The reconstructive correction of an abdominal pannus is coded 15830 Excision, excessive skin and subcutaneous tissue (includes lipectomy); abdomen, infraumbilical panniculectomy. This procedure includes creation of flaps or adjacent tissue rearrangement, if needed, so those components are not separately billable.
For example, if insurance covers a panniculectomy and the physician creates additional vertical extensions simply to better contour the patient, that portion is not billable to insurance with the adjacent tissue transfer codes:
14301 Adjacent tissue transfer or rearrangement, any area; defect 30.1 sq cm to 60.0 sq cm
+14302 each additional 30.0 sq cm, or part thereof (List separately in addition to code for primary procedure)
The Centers for Medicare & Medicaid Services (CMS) instituted a medically unlikely edit of eight units for 14302; a large number of units would trigger a request for supporting documentation.
The add-on code for abdominal reconstruction, 15847 Excision, excessive skin and subcutaneous tissue (includes lipectomy), abdomen (eg, abdominoplasty) (includes umbilical transposition and fascial plication) (List separately in addition to code for primary procedure), causes confusion because the same code is used for the suturing of the abdominal muscles and for relocating the umbilicus after the removal of the abdominal skin. Although relocating or reconstructing the bellybutton for a normal appearing abdomen may be a medically necessary procedure, the suturing of abdominal muscles is often considered cosmetic. Diastasis recti is an abdominal separation that can occur from pregnancy, obesity, or other common wear and tear of the body. Correction of the diastasis recti is what often takes a reconstruction into “tummy tuck” territory. When authorizing approval for this CPT® code, prove medical necessity.
Know What Options Are Available
Other procedures, such as brachioplasty (15836 Excision, excessive skin and subcutaneous tissue (includes lipectomy); arm) and thigh lift (15832 Excision, excessive skin and subcutaneous tissue (includes lipectomy); thigh), require the same amount of aggressive documentation, but are less likely to be covered by insurance. Be sure to include all the appropriate medical diagnoses and avoid terms such as “cosmetic dislike” for procedures that are truly reconstructive in nature.
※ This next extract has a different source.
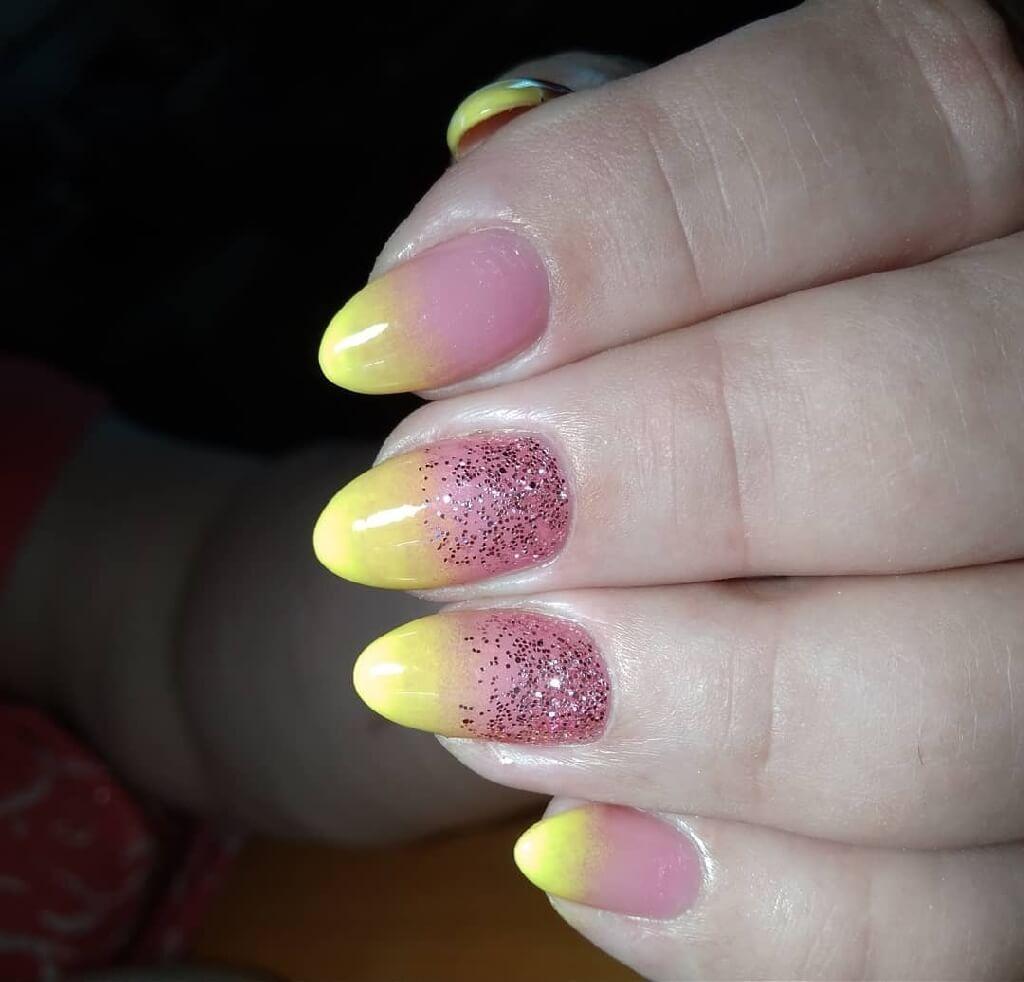 Градиент на ногтях с желтого на розовый похожий на манго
Bariatric centers having obtained the Center of Excellence designation are required to cover plastic surgery topics as part of their program. These programs should discuss the aftermath of the rapid weight loss, as well as educate patients on who to contact and what to record if they start experiencing problems. Most insurances require documentation of problems and may require issues to persist despite medical treatment for a certain number of months.
Patients should see their primary care physician when problems start, so they will have the proper medical documentation of failed conservative efforts (such as prescription powders and creams) if plastic surgery is needed. The American Society of Plastic Surgeons has resources available to find a qualified board certified plastic surgeon.
Victoria Moll, CPC, CPMA, CPRC, is a coding educator for Penn State Health St. Joseph in Reading, Pa. She has over 10 years of multi-specialty experience in coding, auditing, and healthcare management with expertise in Plastic and Reconstructive Surgery. She is 2018 president of the Allentown, Pa., local chapter.